Şehir içesin de Zeus adına ayrılmış kutsal bir alan da yer alır. Helenistik çağda yapılmış olan tiyatro, Roma döneminde baştan aşağı yenilenmiş. Tiyatro duvarlarındaki yazılarda oyuncular, müzisyenler ile tiyatroya yardım eden kişilerin adlarına yer verilmiş. Küçük bir Roma hamamına ait kalıntı günümüze ulaşmış. Şehri çevreleyen dış surların yaklaşık 1.5 km uzunluğunda olduğu sanılıyor. Batıda kalan surların bir kısmını görmek mümkün. Hristiyanlık döneminde yapıldığı düşünülen kale, agoranın üst kısmında ve tüm yöreye hakim olan tepenin üzerinde yer alıyor. Bu bölgeden denize bakıldığında liman ile bir fener kalıntısı seçilebilir. Agoranın altından çıkartılan mezarlar ile şehrin etrafındaki kayalıklardaki bazı oda mezarlar bu şehirden günümüze ulaşan diğer antik bulgular .












SAAT KULESİ
Şehrin çıkışında, Roma Mezar Anıtına ait kule yapı olarak bazı şehirlerimizde olan saat kulelerine benzetilmesinden halk arasında saat kulesi olarak biliniyor.

YUNUSLU ÇOCUK EFSANESİ
Bu gün Selçuk Müzesinde sergilenen yunus balığı üzerindeki çocuk heykeli ve bununla bütünleşmiş efsanesi onlarca değişik anlatıma sahiptir.Bilinenlerden iki tanesi şu şekildedir. İasos kentinde geçen bu efsane Hermias adındaki bir çocuğun yunus balığı ile olan arkadaşlığını anlatır. Denizde yüzerken kaybolan Hermias günler sonra balıkçılar tarafından bir yunus üzerinde görülür. Yıllar boyunca devam eden bu dostluk sırasında Hermias çok mutludur. Karşılaştığı balıkçılara sürekli el sallayarak bu memnuniyetini belli eder. Bir gün Hermias’ın ölüsü arkadaşı olan yunus tarafından İasos’a getirilir. Hermias’ı kıyıya getiren yunus balığı da bir daha denize dönmeyerek yıllarca güzel günler geçirdiği dostuyla birlikte ölümü tercih eder.

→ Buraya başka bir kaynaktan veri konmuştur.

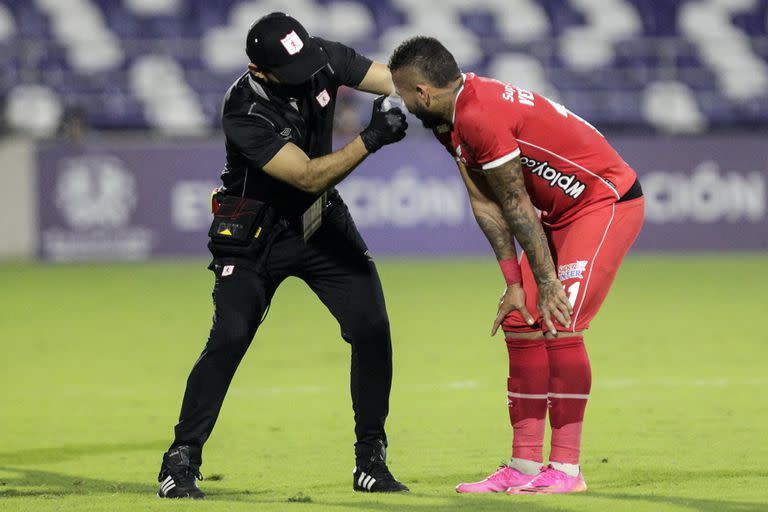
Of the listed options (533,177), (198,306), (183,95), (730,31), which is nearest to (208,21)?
(183,95)

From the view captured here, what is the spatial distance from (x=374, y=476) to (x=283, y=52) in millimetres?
1958

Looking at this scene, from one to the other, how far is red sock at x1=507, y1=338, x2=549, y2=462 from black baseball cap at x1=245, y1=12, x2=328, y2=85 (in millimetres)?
1556

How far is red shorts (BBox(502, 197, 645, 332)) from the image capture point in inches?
234

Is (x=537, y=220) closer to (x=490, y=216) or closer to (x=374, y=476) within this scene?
(x=490, y=216)

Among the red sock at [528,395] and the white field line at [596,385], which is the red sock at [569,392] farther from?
the white field line at [596,385]

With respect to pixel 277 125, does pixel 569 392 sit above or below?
below

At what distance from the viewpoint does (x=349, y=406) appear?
8.69 m

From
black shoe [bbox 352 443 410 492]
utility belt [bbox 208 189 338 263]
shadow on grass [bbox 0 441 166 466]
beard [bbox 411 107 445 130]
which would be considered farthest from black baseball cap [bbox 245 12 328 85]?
shadow on grass [bbox 0 441 166 466]

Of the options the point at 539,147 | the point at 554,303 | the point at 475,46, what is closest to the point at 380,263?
the point at 475,46

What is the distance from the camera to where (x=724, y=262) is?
19812mm

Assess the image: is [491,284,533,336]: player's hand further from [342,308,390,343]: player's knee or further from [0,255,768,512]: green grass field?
[0,255,768,512]: green grass field

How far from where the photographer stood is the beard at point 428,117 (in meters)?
5.79

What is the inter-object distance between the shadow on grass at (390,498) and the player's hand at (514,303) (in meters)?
0.80

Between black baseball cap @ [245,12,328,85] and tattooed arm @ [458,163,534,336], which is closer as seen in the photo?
black baseball cap @ [245,12,328,85]
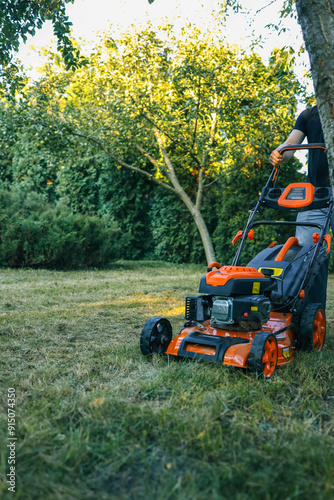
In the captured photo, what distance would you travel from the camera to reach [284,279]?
331 centimetres

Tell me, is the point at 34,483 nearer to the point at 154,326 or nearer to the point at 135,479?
the point at 135,479

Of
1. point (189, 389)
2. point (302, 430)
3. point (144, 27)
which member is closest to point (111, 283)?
point (189, 389)

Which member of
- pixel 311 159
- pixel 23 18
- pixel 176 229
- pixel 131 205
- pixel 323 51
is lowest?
pixel 176 229

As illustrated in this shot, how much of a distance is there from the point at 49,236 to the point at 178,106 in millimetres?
3735

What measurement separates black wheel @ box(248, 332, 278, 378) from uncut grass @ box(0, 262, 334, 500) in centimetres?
7

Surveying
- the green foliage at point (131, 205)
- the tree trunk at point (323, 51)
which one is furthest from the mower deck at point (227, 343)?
the green foliage at point (131, 205)

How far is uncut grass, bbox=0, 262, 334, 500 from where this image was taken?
4.69 ft

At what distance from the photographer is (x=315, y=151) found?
360 cm

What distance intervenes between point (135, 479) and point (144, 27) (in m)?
10.3

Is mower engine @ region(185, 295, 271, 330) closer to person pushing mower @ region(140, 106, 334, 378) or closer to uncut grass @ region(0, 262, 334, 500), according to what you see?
person pushing mower @ region(140, 106, 334, 378)

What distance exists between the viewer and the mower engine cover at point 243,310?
2.70 meters

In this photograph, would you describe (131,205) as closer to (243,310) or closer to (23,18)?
(23,18)

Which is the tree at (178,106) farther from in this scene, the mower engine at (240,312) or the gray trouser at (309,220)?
the mower engine at (240,312)

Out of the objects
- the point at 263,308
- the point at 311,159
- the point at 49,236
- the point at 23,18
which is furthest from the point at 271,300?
the point at 49,236
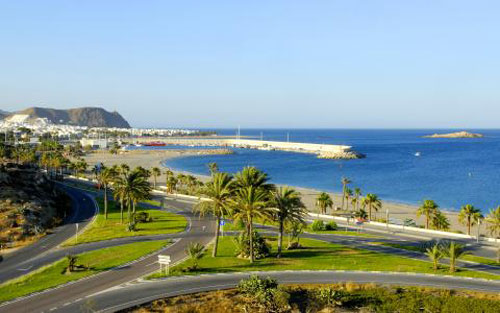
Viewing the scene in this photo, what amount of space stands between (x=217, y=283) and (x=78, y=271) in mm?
14525

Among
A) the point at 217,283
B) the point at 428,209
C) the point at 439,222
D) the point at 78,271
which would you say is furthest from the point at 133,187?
the point at 439,222

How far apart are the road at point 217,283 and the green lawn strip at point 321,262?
1597 mm

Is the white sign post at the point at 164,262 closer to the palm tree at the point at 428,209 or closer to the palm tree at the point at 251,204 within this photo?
the palm tree at the point at 251,204

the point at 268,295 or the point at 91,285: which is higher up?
the point at 268,295

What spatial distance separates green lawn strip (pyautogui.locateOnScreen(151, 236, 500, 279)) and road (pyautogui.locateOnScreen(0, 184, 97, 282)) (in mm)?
16756

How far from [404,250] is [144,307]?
34.8 metres

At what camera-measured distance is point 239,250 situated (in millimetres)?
47750

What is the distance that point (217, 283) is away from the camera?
127 ft

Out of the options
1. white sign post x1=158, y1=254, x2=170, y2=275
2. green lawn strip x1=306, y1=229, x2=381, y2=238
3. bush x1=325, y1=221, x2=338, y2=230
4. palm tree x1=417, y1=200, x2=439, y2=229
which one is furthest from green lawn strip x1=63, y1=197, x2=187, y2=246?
palm tree x1=417, y1=200, x2=439, y2=229

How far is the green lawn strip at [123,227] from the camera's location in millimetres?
58312

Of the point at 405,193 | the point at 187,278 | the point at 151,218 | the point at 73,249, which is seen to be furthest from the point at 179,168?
the point at 187,278

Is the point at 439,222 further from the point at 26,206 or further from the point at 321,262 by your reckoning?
the point at 26,206

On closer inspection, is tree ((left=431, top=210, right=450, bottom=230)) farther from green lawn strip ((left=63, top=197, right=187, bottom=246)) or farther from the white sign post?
the white sign post

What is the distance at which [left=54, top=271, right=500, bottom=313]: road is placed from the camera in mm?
33388
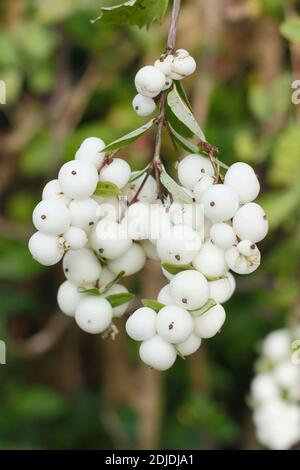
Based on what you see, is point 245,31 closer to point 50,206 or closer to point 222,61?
point 222,61

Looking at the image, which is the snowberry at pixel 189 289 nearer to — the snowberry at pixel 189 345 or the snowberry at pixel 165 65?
the snowberry at pixel 189 345

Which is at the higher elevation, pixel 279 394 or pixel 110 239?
pixel 279 394

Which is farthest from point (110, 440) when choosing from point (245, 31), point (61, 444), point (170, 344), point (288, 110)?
point (170, 344)

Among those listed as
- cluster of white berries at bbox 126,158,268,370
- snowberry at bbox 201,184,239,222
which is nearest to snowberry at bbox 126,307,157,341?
cluster of white berries at bbox 126,158,268,370

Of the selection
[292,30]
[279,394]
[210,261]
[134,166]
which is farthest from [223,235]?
[134,166]

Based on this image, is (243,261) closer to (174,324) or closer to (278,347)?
(174,324)

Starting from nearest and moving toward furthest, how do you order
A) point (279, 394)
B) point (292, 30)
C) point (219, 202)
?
point (219, 202) → point (292, 30) → point (279, 394)
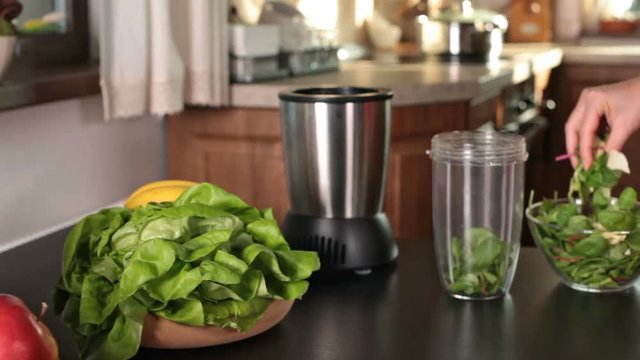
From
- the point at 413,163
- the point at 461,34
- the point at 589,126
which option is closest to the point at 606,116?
the point at 589,126

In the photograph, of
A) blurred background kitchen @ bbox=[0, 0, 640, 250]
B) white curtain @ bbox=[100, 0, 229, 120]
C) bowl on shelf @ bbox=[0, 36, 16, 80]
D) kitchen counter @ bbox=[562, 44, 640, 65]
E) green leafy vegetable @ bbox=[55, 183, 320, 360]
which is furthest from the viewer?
kitchen counter @ bbox=[562, 44, 640, 65]

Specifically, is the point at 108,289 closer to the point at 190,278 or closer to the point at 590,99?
the point at 190,278

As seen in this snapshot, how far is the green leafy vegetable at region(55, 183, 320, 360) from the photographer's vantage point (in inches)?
34.0

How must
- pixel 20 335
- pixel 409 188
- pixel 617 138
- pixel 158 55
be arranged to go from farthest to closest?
pixel 409 188
pixel 158 55
pixel 617 138
pixel 20 335

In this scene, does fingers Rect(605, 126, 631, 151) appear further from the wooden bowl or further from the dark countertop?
the wooden bowl

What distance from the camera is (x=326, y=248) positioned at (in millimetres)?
1211

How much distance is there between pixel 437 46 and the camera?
3408 mm

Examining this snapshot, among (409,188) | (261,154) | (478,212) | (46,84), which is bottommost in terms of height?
(409,188)

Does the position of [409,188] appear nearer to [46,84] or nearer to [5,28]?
[46,84]

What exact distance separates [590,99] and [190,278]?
673mm

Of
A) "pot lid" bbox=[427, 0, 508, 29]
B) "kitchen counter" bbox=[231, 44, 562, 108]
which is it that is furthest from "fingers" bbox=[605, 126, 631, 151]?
"pot lid" bbox=[427, 0, 508, 29]

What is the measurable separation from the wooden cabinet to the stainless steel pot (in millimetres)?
1069

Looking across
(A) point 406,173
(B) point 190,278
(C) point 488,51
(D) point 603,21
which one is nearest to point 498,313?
(B) point 190,278

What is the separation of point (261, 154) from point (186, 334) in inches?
57.1
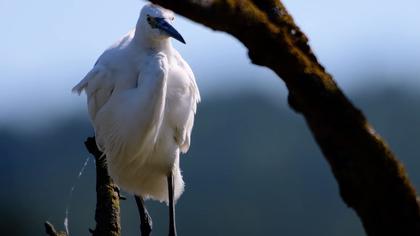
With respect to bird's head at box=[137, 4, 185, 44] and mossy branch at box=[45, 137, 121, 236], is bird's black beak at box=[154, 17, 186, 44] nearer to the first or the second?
bird's head at box=[137, 4, 185, 44]

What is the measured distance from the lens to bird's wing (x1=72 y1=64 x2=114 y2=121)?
5.94m

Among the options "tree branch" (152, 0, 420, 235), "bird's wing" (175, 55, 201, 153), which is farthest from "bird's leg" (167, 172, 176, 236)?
"tree branch" (152, 0, 420, 235)

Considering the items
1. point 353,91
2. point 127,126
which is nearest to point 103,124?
point 127,126

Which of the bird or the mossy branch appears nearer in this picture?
the mossy branch

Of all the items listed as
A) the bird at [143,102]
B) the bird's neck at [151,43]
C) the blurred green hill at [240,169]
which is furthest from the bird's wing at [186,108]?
the blurred green hill at [240,169]

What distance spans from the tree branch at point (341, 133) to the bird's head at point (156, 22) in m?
2.20

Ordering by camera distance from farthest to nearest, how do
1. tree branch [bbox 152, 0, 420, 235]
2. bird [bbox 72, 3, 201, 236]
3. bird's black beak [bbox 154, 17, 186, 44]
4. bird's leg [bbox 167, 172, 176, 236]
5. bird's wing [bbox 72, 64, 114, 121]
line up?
bird's leg [bbox 167, 172, 176, 236], bird's wing [bbox 72, 64, 114, 121], bird [bbox 72, 3, 201, 236], bird's black beak [bbox 154, 17, 186, 44], tree branch [bbox 152, 0, 420, 235]

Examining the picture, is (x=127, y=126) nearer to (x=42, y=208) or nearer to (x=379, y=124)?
(x=42, y=208)

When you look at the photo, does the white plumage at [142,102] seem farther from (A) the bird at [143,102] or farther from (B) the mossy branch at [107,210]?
(B) the mossy branch at [107,210]

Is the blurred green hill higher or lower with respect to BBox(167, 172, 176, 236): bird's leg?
lower

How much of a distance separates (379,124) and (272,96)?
22.7 ft

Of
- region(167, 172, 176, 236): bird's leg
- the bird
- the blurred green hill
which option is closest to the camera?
the bird

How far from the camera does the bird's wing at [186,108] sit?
606cm

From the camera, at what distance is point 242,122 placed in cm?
3988
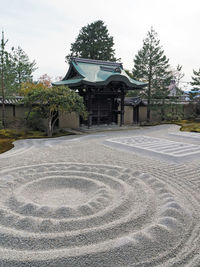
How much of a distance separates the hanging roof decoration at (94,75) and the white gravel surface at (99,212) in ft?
32.3

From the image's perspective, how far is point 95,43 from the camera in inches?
1435

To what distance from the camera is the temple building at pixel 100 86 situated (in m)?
18.1

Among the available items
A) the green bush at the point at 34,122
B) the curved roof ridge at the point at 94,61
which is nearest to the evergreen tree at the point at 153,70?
the curved roof ridge at the point at 94,61

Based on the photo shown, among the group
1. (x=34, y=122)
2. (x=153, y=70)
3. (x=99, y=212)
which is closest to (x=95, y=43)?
(x=153, y=70)

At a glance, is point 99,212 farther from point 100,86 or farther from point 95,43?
point 95,43

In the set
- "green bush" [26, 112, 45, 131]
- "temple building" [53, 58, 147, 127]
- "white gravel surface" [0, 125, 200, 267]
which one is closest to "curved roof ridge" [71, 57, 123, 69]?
"temple building" [53, 58, 147, 127]

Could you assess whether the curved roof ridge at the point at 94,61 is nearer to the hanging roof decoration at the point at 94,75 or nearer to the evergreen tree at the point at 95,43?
the hanging roof decoration at the point at 94,75

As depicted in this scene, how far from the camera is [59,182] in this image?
261 inches

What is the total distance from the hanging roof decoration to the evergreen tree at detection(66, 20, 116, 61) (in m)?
15.5

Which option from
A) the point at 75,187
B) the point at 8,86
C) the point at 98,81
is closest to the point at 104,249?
the point at 75,187

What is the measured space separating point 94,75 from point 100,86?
4.84 ft

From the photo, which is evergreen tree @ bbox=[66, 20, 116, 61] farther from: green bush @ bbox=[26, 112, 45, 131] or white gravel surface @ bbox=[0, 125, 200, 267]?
white gravel surface @ bbox=[0, 125, 200, 267]

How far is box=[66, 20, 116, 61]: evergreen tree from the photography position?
36.3 metres

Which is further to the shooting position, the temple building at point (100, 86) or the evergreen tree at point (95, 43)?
the evergreen tree at point (95, 43)
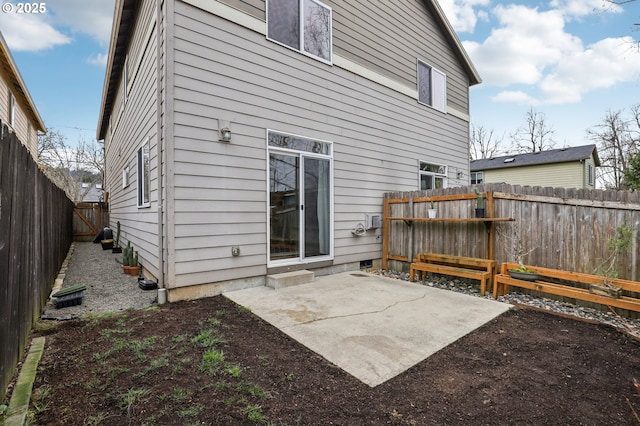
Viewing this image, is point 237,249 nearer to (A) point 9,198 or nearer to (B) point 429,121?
(A) point 9,198

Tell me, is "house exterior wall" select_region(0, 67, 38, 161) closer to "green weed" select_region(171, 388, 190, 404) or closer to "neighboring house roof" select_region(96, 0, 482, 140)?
"neighboring house roof" select_region(96, 0, 482, 140)

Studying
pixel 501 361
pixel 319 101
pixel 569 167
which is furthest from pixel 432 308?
pixel 569 167

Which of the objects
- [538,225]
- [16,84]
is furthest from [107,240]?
[538,225]

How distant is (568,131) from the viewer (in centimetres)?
2606

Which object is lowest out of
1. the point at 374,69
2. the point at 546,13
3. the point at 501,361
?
the point at 501,361

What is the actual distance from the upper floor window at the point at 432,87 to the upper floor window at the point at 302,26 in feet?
10.6

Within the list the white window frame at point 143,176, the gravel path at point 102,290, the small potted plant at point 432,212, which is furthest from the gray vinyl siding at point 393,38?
the gravel path at point 102,290

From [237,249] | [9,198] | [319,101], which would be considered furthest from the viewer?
[319,101]

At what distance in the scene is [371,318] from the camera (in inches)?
132

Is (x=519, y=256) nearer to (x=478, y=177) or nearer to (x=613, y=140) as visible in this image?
(x=478, y=177)

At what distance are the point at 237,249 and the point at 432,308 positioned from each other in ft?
8.56

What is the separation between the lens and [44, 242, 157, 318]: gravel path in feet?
11.9

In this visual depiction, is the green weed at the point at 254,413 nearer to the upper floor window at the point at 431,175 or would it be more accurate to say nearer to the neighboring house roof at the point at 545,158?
the upper floor window at the point at 431,175

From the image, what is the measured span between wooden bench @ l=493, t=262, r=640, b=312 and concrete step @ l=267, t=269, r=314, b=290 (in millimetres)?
2632
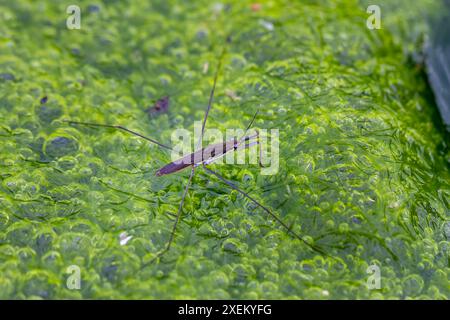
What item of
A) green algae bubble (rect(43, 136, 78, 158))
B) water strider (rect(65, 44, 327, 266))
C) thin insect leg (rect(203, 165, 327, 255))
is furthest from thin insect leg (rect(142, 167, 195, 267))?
green algae bubble (rect(43, 136, 78, 158))

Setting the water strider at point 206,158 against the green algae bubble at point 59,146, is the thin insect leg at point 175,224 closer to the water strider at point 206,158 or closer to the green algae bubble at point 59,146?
the water strider at point 206,158

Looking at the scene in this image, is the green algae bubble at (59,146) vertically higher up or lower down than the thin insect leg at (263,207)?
higher up

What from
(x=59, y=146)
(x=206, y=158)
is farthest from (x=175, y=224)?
(x=59, y=146)

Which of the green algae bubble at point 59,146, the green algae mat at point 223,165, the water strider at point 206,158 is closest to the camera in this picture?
the green algae mat at point 223,165

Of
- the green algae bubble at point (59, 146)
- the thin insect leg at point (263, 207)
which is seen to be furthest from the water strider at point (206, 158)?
the green algae bubble at point (59, 146)

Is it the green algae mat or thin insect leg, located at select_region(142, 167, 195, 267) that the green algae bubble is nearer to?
the green algae mat

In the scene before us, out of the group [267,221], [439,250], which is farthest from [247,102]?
[439,250]

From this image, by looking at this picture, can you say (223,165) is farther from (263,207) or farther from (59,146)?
(59,146)

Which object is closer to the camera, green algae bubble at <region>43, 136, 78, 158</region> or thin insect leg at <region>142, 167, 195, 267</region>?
thin insect leg at <region>142, 167, 195, 267</region>

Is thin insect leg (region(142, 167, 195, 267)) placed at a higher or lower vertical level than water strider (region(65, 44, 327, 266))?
lower
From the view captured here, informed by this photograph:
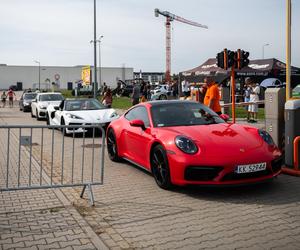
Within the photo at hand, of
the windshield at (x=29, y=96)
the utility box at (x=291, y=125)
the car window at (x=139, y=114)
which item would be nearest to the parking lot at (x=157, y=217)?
the utility box at (x=291, y=125)

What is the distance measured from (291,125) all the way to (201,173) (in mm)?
2634

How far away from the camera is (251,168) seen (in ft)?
19.8

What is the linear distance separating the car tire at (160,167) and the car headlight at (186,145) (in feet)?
0.89

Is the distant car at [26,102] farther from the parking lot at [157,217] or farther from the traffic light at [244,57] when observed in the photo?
the parking lot at [157,217]

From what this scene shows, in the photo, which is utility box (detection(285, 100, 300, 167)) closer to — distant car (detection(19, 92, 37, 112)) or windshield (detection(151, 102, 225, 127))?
windshield (detection(151, 102, 225, 127))

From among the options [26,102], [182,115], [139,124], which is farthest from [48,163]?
[26,102]

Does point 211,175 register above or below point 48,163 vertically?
above

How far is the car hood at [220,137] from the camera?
20.1ft

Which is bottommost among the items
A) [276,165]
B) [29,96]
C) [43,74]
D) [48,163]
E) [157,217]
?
[157,217]

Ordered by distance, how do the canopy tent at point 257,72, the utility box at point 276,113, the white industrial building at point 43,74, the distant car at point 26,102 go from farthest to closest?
1. the white industrial building at point 43,74
2. the canopy tent at point 257,72
3. the distant car at point 26,102
4. the utility box at point 276,113

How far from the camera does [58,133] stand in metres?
14.5

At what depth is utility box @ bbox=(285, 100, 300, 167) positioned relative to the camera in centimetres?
771

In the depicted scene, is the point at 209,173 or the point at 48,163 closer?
the point at 209,173

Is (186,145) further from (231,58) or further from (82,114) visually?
(82,114)
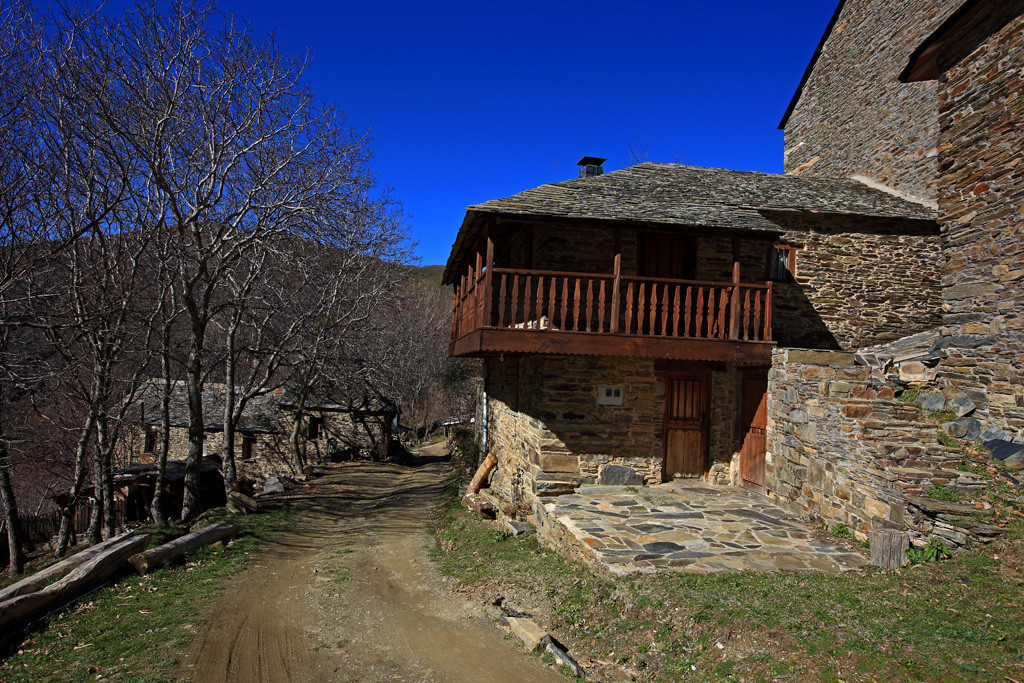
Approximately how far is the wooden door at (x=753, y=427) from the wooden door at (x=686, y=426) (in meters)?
0.67

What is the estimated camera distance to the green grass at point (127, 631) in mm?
5523

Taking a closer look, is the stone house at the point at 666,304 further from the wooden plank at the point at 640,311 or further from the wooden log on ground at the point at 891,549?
the wooden log on ground at the point at 891,549

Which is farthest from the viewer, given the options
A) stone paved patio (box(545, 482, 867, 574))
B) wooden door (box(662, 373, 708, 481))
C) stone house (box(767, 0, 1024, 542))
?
wooden door (box(662, 373, 708, 481))

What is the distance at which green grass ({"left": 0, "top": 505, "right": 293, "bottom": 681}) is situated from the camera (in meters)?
5.52

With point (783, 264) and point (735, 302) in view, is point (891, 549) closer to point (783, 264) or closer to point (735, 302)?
point (735, 302)

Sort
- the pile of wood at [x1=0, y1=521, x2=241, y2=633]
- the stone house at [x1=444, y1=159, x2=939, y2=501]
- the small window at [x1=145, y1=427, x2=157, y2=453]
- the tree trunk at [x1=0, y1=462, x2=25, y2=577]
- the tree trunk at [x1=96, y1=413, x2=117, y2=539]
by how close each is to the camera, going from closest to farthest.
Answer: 1. the pile of wood at [x1=0, y1=521, x2=241, y2=633]
2. the stone house at [x1=444, y1=159, x2=939, y2=501]
3. the tree trunk at [x1=0, y1=462, x2=25, y2=577]
4. the tree trunk at [x1=96, y1=413, x2=117, y2=539]
5. the small window at [x1=145, y1=427, x2=157, y2=453]

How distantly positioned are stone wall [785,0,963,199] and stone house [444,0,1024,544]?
0.14m

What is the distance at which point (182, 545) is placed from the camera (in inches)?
368

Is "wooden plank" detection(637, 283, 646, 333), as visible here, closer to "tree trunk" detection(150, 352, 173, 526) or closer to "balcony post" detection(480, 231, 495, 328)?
"balcony post" detection(480, 231, 495, 328)

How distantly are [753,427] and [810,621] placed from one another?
548 centimetres

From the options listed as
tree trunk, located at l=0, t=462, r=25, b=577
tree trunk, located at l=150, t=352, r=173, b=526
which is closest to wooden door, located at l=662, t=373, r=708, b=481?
tree trunk, located at l=150, t=352, r=173, b=526

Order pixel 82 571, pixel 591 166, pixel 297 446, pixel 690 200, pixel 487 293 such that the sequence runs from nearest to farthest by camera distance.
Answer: pixel 82 571, pixel 487 293, pixel 690 200, pixel 591 166, pixel 297 446

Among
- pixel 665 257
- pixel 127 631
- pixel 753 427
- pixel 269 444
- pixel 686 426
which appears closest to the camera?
pixel 127 631

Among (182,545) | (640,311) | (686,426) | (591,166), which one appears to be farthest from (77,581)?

Antik kaynaklarda yer alan başka bir efsaneye göre de Hermias’ın yunus balığı ile dostluğunu o bölgeden geçmekte olan Büyük İskenderîn dikkatini çeker. Genci yanına alarak Babil şehrine götürür. Burada adına büyük bir anıt bulunan denizler tanrısı Poseydon’un tapınağında ruhani görevli olarak çalışmasını sağlar. Babil’deki tüm yaşantısı rahatlık ve mutluluk içerisinde geçer.